En gros, au Québec, on énumérera comme principales causes, dans l’ordre : la vitesse, les facultés affaiblies par l’alcool ou la drogue, et les distractions.

Une étude approfondie du ministère fédéral des Transports américain a décortiqué en détail plus de 5000 accidents dans les années 2000, pour le Congrès.

On observe les mêmes causes, au fond. Les experts ont classé les causes par catégories. Les deux principales sont les « erreurs de décision » et les « erreurs de reconnaissance ».

Les erreurs de décision, c’est aller trop vite. Mais pas seulement faire du 135 dans une zone de 100. C’est trop vite dans une courbe. Trop vite même s’il pleut ou s’il neige.

C’est présumer du comportement des autres – il va me laisser passer, voyons ! C’est faire une manœuvre illégale. C’est mal évaluer sa distance de la voiture précédente. Mieux : c’est la suivre de trop près en toute connaissance de cause – tasse-toi, mononc’. Et c’est, bien entendu, la conduite agressive – ah le cr**** de mononc’ ! ! !

Erreurs de « reconnaissance » ? C’est être distrait « par une activité interne non reliée à la conduite ». Laissez aller votre imagination, ça peut être plein d’autres choses que le téléphone, et n’oubliez pas que l’étude date un peu.

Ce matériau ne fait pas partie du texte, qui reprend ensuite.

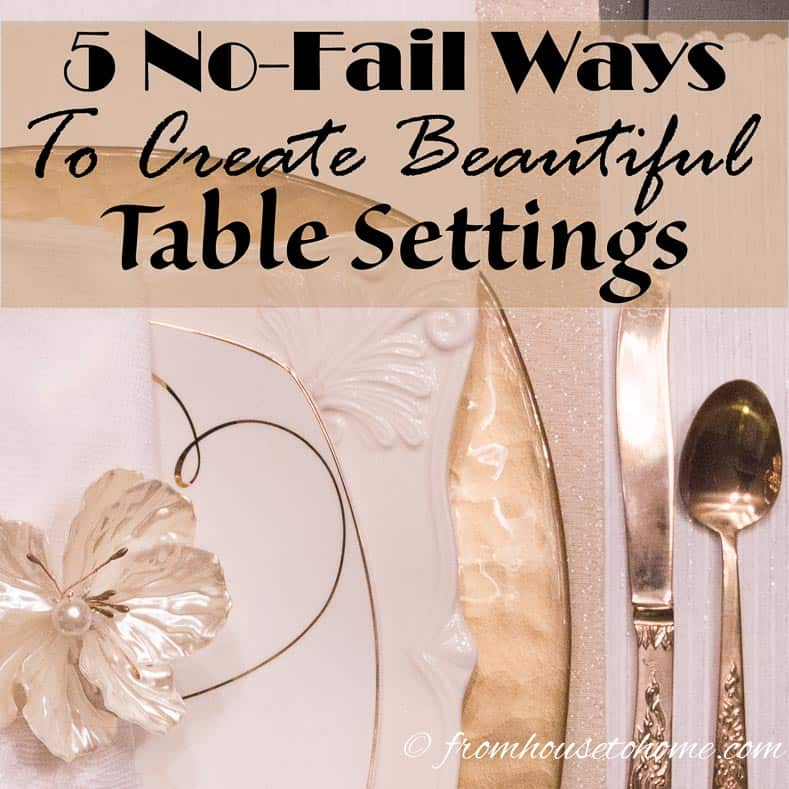 5 No-Fail Ways to Create Beautiful Table Settings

Laisser aller son imagination, d’ailleurs, ce qu’en anglais on appelle le daydreaming, est aussi une cause d’accident. Il y a bien entendu l’inattention causée par une activité « externe » – as-tu vu le chevreuil, où ça, juste là, je le vois pas, etc.

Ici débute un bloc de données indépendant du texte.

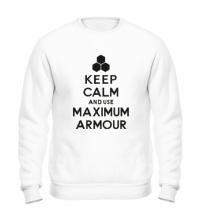 Свитшот Keep calm and use maximum armour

Ces deux catégories représentent l’immense majorité des causes d’accidents mortels.

La maladie et le mauvais contrôle physique ne comptent que pour une faible proportion.

Conclusion ? Premièrement, les gens qui causent des accidents mortels ne sont pas tellement ceux qui « conduisent mal » en étant hésitants ou en faisant de fausses manœuvres.

Non, la cause première des accidents mortels, quel que soit le découpage subtil qu’on en fait, c’est la bêtise humaine. C’est la stupidité des conducteurs.

Vous prenez les mêmes routes que moi. Vous savez de quoi je parle. C’est un miracle qu’il n’y ait pas plus d’accidents. Mettez pas une bourrasque dans tout ça, ce ne sera pas beau.

Pensez à toutes ces sous-catégories : trop vite, trop proche des véhicules, texter au volant, conduire en enragé, conduire gelé comme une balle, compter les marmottes, doubler à droite, en zigzag, etc.

Tout ça entre dans une catégorie absente des statistiques nationales et internationales, et donc absente du débat public : la stupidité foncière des conducteurs – non, non, pas vous, monsieur, je sais.

Dans un vieil article du New York Times en 1961, un enquêteur de Scotland Yard était interviewé sur les causes des accidents de voiture.

« La stupidité », avait répondu le policier.

Quand on aura fini de planter des arbres et de refaire les intersections dangereuses et les courbes mal dessinées, il restera le plus pénible : nous regarder conduire.